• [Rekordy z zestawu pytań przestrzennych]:
+--
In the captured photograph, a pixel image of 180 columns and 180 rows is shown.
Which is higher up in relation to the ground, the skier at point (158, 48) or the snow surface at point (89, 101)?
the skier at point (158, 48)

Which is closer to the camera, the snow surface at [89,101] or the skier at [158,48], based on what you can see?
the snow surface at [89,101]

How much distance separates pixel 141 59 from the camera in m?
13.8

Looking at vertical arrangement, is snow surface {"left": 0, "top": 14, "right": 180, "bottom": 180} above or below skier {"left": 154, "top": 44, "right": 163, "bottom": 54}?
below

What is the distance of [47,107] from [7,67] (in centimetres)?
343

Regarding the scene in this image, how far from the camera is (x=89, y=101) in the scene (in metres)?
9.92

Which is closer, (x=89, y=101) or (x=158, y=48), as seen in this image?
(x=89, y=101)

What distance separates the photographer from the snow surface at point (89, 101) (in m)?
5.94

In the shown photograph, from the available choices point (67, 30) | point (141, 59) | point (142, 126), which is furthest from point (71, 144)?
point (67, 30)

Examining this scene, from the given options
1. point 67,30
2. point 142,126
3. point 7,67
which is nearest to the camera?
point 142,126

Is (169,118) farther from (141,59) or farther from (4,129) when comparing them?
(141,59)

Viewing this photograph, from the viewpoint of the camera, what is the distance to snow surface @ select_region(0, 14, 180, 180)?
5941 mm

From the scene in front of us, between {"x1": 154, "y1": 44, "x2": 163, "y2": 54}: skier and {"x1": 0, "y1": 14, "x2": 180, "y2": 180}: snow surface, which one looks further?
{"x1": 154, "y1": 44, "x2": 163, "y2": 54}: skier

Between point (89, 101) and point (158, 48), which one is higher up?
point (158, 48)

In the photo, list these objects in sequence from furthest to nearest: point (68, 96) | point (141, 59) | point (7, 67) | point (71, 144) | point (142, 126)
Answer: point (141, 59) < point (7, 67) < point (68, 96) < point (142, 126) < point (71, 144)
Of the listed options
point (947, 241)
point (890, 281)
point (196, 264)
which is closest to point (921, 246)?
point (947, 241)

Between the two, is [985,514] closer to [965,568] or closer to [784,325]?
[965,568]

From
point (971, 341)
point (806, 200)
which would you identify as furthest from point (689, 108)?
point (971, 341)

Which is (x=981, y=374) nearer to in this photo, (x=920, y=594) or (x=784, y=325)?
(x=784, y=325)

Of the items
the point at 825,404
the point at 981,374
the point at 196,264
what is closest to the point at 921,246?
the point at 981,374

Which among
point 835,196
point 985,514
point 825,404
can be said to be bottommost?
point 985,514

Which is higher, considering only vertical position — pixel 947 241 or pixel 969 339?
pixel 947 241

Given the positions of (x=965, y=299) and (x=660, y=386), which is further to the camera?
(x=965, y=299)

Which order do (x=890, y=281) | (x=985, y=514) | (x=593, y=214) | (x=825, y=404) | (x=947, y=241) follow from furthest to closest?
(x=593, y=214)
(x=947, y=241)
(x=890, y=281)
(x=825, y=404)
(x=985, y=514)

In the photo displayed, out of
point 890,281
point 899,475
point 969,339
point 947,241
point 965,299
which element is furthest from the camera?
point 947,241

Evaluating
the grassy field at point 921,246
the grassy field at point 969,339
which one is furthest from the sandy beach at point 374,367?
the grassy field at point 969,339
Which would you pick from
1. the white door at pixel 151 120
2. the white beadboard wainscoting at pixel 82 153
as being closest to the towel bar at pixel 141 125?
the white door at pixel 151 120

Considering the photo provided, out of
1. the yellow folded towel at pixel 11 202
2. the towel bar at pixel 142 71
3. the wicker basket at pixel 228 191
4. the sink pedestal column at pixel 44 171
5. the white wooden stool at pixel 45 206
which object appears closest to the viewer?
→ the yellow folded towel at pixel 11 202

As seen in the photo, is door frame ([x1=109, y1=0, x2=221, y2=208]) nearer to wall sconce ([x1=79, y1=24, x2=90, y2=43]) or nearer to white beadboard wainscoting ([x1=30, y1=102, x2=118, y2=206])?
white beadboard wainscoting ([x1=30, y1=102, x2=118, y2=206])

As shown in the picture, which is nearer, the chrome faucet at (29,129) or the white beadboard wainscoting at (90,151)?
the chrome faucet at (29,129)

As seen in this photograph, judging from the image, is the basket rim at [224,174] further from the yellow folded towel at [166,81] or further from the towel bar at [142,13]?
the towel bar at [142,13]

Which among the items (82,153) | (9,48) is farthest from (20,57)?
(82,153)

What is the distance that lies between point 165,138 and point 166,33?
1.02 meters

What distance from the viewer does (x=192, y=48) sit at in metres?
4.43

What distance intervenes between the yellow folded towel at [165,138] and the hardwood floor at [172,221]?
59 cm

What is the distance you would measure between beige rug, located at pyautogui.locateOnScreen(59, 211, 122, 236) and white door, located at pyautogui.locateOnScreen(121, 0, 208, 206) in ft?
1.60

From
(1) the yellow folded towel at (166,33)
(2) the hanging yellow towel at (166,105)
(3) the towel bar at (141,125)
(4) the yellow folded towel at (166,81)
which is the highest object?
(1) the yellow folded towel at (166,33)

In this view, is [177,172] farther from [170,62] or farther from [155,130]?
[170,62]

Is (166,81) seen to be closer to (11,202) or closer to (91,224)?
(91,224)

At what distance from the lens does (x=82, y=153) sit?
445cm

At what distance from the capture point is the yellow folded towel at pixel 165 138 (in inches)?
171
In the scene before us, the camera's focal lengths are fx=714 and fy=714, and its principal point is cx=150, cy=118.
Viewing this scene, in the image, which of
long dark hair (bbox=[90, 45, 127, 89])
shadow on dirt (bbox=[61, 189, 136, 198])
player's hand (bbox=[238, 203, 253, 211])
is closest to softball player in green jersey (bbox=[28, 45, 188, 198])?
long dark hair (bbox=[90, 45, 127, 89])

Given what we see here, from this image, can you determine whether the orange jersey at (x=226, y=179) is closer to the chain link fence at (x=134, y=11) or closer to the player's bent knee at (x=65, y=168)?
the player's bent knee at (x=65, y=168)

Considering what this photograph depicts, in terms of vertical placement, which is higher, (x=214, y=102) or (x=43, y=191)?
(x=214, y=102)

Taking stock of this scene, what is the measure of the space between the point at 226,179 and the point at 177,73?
+--
• [POLECENIE I WYMAGANIA]:
Podaj ponownie cały powyższy wykaz, wiersz po wierszu, bez żadnych zmian.

• [ROZWIĄZANIE ZADANIA]:
In the captured photograph, a pixel image of 180 columns and 180 rows is shown.
Which is higher up in relation to the ground, the skier at point (158, 48) or the snow surface at point (89, 101)?
the skier at point (158, 48)

Which is closer to the camera, the snow surface at [89,101] or the skier at [158,48], based on what you can see?
the snow surface at [89,101]

How much distance separates pixel 141 59 from the camera in m?
13.8

Looking at vertical arrangement, is snow surface {"left": 0, "top": 14, "right": 180, "bottom": 180} above or below skier {"left": 154, "top": 44, "right": 163, "bottom": 54}?
below

What is the distance of [47,107] from [7,67] (in centimetres)?
343

Regarding the scene in this image, how far from the camera is (x=89, y=101) in the scene (in metres)?
9.92

Which is closer, (x=89, y=101) or (x=158, y=48), as seen in this image?
(x=89, y=101)

What distance separates the photographer from the snow surface at point (89, 101) (in m)?
5.94

In the shown photograph, from the available choices point (67, 30) | point (141, 59) | point (142, 126), which is furthest from point (71, 144)?
point (67, 30)

Examining this scene, from the given options
1. point 67,30
2. point 142,126
3. point 7,67
which is nearest to the camera?
point 142,126

Is (169,118) farther from (141,59) or farther from (4,129) when comparing them?
(141,59)

Viewing this photograph, from the viewpoint of the camera, what is the distance to snow surface @ select_region(0, 14, 180, 180)?
5941 mm

From the scene in front of us, between {"x1": 154, "y1": 44, "x2": 163, "y2": 54}: skier and {"x1": 0, "y1": 14, "x2": 180, "y2": 180}: snow surface, which one looks further?
{"x1": 154, "y1": 44, "x2": 163, "y2": 54}: skier

Between point (89, 101) and point (158, 48), which one is higher up?
point (158, 48)

In the photo, list these objects in sequence from furthest to nearest: point (68, 96) | point (141, 59) | point (7, 67) | point (71, 144) | point (142, 126)
Answer: point (141, 59) < point (7, 67) < point (68, 96) < point (142, 126) < point (71, 144)
Of the listed options
point (947, 241)
point (890, 281)
point (196, 264)
which is closest to point (921, 246)?
point (947, 241)

Between the two, is [985,514] closer to [965,568] or closer to [784,325]?
[965,568]

From
point (971, 341)
point (806, 200)
which would you identify as furthest from point (689, 108)?
point (971, 341)

Which is (x=981, y=374) nearer to in this photo, (x=920, y=594) or (x=784, y=325)?
(x=784, y=325)

Of the items
the point at 825,404
the point at 981,374
the point at 196,264
what is closest to the point at 921,246?
the point at 981,374

Which among
point 835,196
point 985,514
point 825,404
can be said to be bottommost?
point 985,514

Which is higher, considering only vertical position — pixel 947 241 or pixel 969 339?
pixel 947 241

Given the positions of (x=965, y=299) and (x=660, y=386), which is further to the camera?
(x=965, y=299)

Which order do (x=890, y=281) | (x=985, y=514) | (x=593, y=214) | (x=825, y=404) | (x=947, y=241) follow from furthest to closest?
(x=593, y=214)
(x=947, y=241)
(x=890, y=281)
(x=825, y=404)
(x=985, y=514)

In the photo displayed, out of
point 890,281
point 899,475
point 969,339
point 947,241
point 965,299
which element is furthest from the camera?
point 947,241

Evaluating
the grassy field at point 921,246
the grassy field at point 969,339
which one is furthest from the sandy beach at point 374,367?
the grassy field at point 969,339
Which would you pick from
1. the white door at pixel 151 120
2. the white beadboard wainscoting at pixel 82 153
as being closest to the towel bar at pixel 141 125?
the white door at pixel 151 120

Considering the photo provided, out of
1. the yellow folded towel at pixel 11 202
2. the towel bar at pixel 142 71
3. the wicker basket at pixel 228 191
4. the sink pedestal column at pixel 44 171
5. the white wooden stool at pixel 45 206
which object appears closest to the viewer?
→ the yellow folded towel at pixel 11 202

As seen in the photo, is door frame ([x1=109, y1=0, x2=221, y2=208]) nearer to wall sconce ([x1=79, y1=24, x2=90, y2=43]) or nearer to white beadboard wainscoting ([x1=30, y1=102, x2=118, y2=206])?
white beadboard wainscoting ([x1=30, y1=102, x2=118, y2=206])

As shown in the picture, which is nearer, the chrome faucet at (29,129) or the white beadboard wainscoting at (90,151)?
the chrome faucet at (29,129)

As seen in this photograph, judging from the image, is the basket rim at [224,174] further from the yellow folded towel at [166,81] or further from the towel bar at [142,13]?
the towel bar at [142,13]

Which among the items (82,153) | (9,48) is farthest from (20,57)?
(82,153)

What is the distance that lies between point 165,138 and point 166,33?
1.02 meters

What distance from the viewer does (x=192, y=48) sit at in metres?
4.43

What distance intervenes between the yellow folded towel at [165,138] and the hardwood floor at [172,221]?
59 cm

What is the distance you would measure between beige rug, located at pyautogui.locateOnScreen(59, 211, 122, 236) and white door, located at pyautogui.locateOnScreen(121, 0, 208, 206) in ft?
1.60

From
(1) the yellow folded towel at (166,33)
(2) the hanging yellow towel at (166,105)
(3) the towel bar at (141,125)
(4) the yellow folded towel at (166,81)
which is the highest object?
(1) the yellow folded towel at (166,33)

In this view, is [177,172] farther from [170,62] or farther from [155,130]?
[170,62]

Is (166,81) seen to be closer to (11,202) or closer to (91,224)?
(91,224)

At what distance from the lens does (x=82, y=153) sit?
445cm

At what distance from the capture point is the yellow folded towel at pixel 165 138 (in inches)?
171
In the scene before us, the camera's focal lengths are fx=714 and fy=714, and its principal point is cx=150, cy=118.
Viewing this scene, in the image, which of
long dark hair (bbox=[90, 45, 127, 89])
shadow on dirt (bbox=[61, 189, 136, 198])
player's hand (bbox=[238, 203, 253, 211])
is closest to softball player in green jersey (bbox=[28, 45, 188, 198])?
long dark hair (bbox=[90, 45, 127, 89])

Given what we see here, from this image, can you determine whether the orange jersey at (x=226, y=179) is closer to the chain link fence at (x=134, y=11) or closer to the player's bent knee at (x=65, y=168)?
the player's bent knee at (x=65, y=168)

Considering what this photograph depicts, in terms of vertical placement, which is higher, (x=214, y=102) or (x=43, y=191)?
(x=214, y=102)

Taking stock of this scene, what is the measure of the space between the point at 226,179 and the point at 177,73?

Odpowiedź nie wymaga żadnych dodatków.